**Task goal:** Set down, word for word, the line with "In den Abwässern, die" and the lines after it through the final line of the data below, without pictures.

━━ Input data

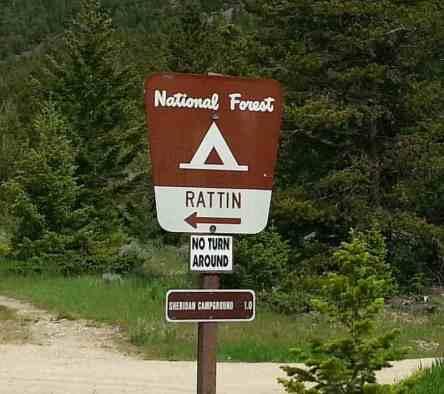 rattin-campground-red-lodge-montana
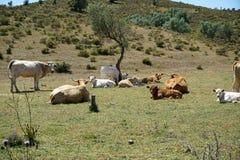 牛牧群在葡萄牙 免版税库存图片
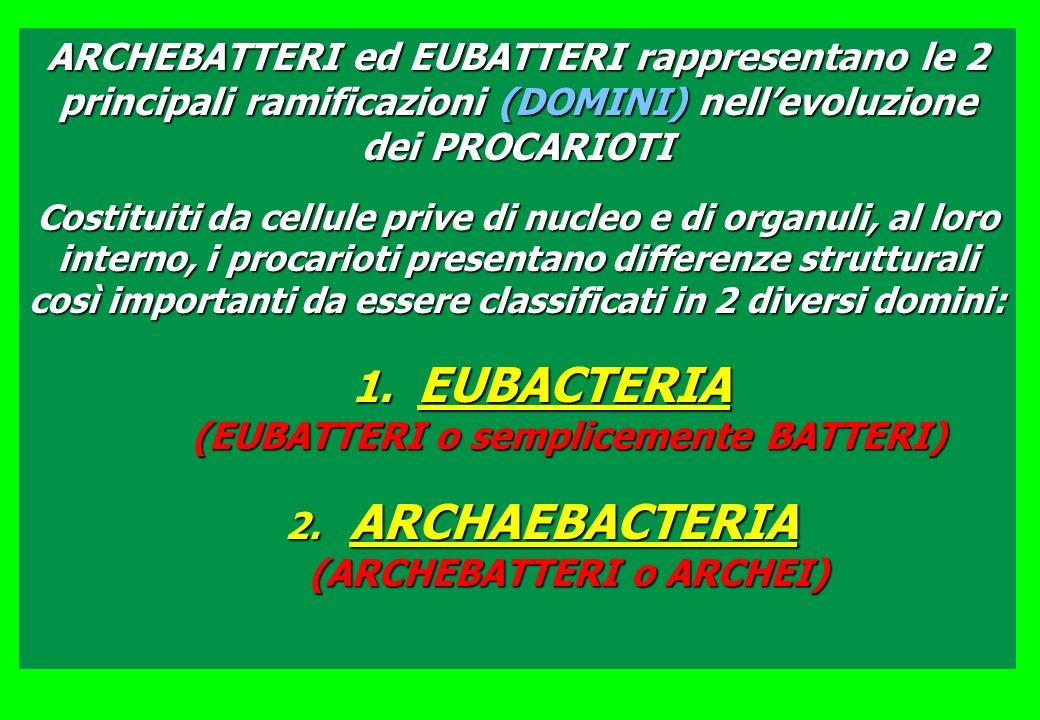 ARCHEBATTERI ed EUBATTERI rappresentano le 2 principali ramificazioni (DOMINI) nellevoluzione dei PROCARIOTI Costituiti da cellule prive di nucleo e di organuli, al loro interno, i procarioti presentano differenze strutturali così importanti da essere classificati in 2 diversi domini: 1.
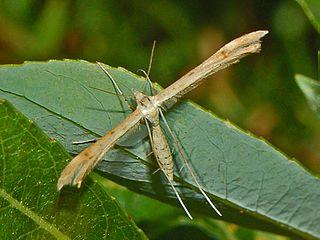 <i>Stenoptilia</i> genus of insects
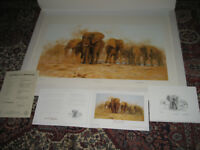 David Shepherd Limited Edition Print 'Dusty Evening' with Extras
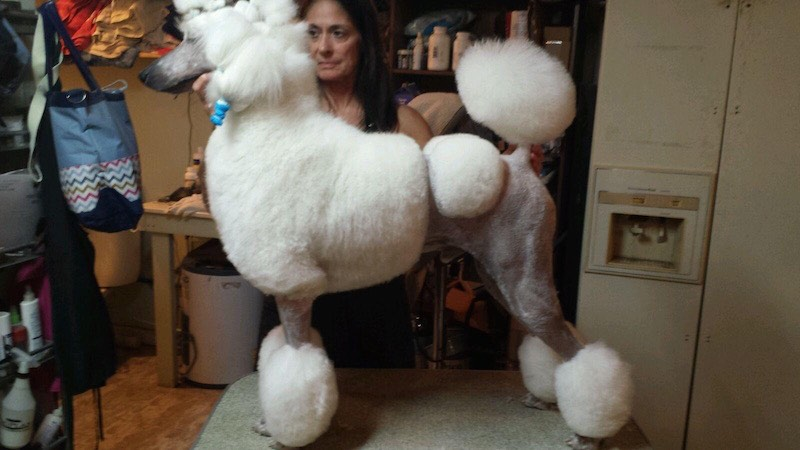 Standard Poodle - Florida Dog Grooming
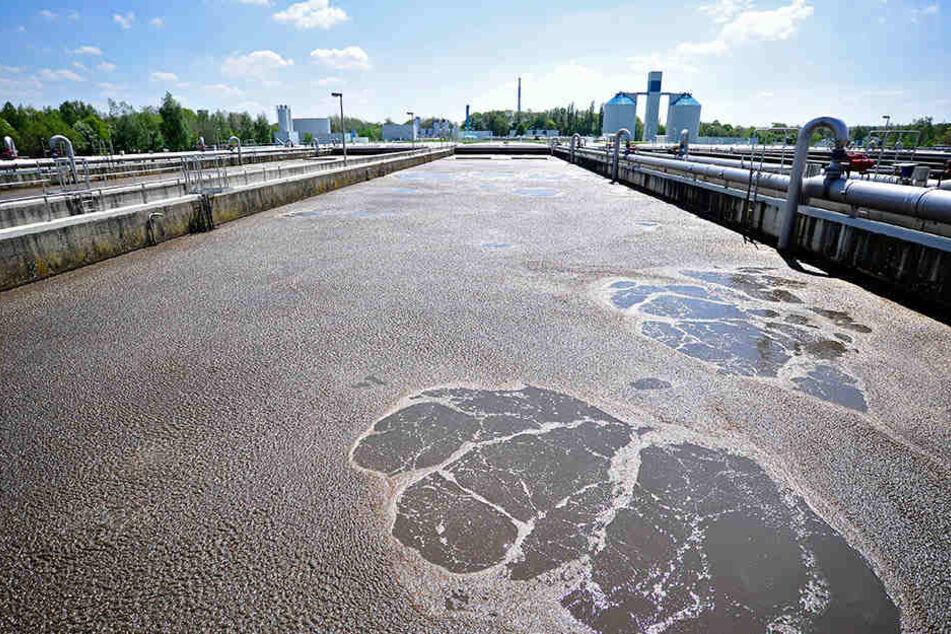 In den Abwässern, die in der Kläranlage Heinersdorf gereinigt werden, finden  sich viele Arzneimittelrückstände.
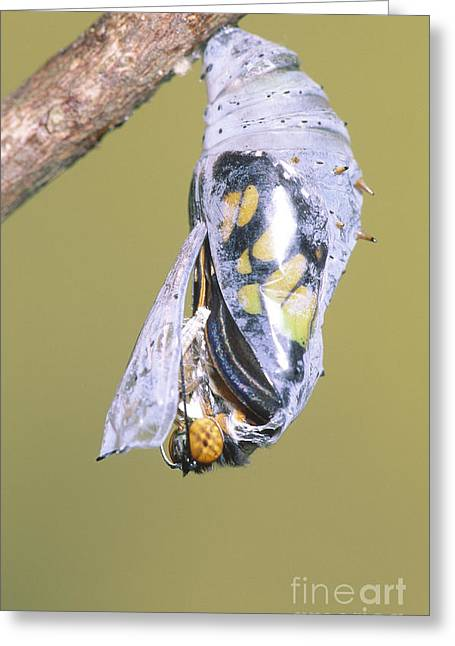 Emergence Greeting Cards - Malachite Butterfly Emerging 2 Of 6 Greeting Card by Millard H. Sharp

━━━━

**Final answer:**
 In den Abwässern, die in der Kläranlage Heinersdorf gereinigt werden, finden  sich viele Arzneimittelrückstände.
 Emergence Greeting Cards - Malachite Butterfly Emerging 2 Of 6 Greeting Card by Millard H. Sharp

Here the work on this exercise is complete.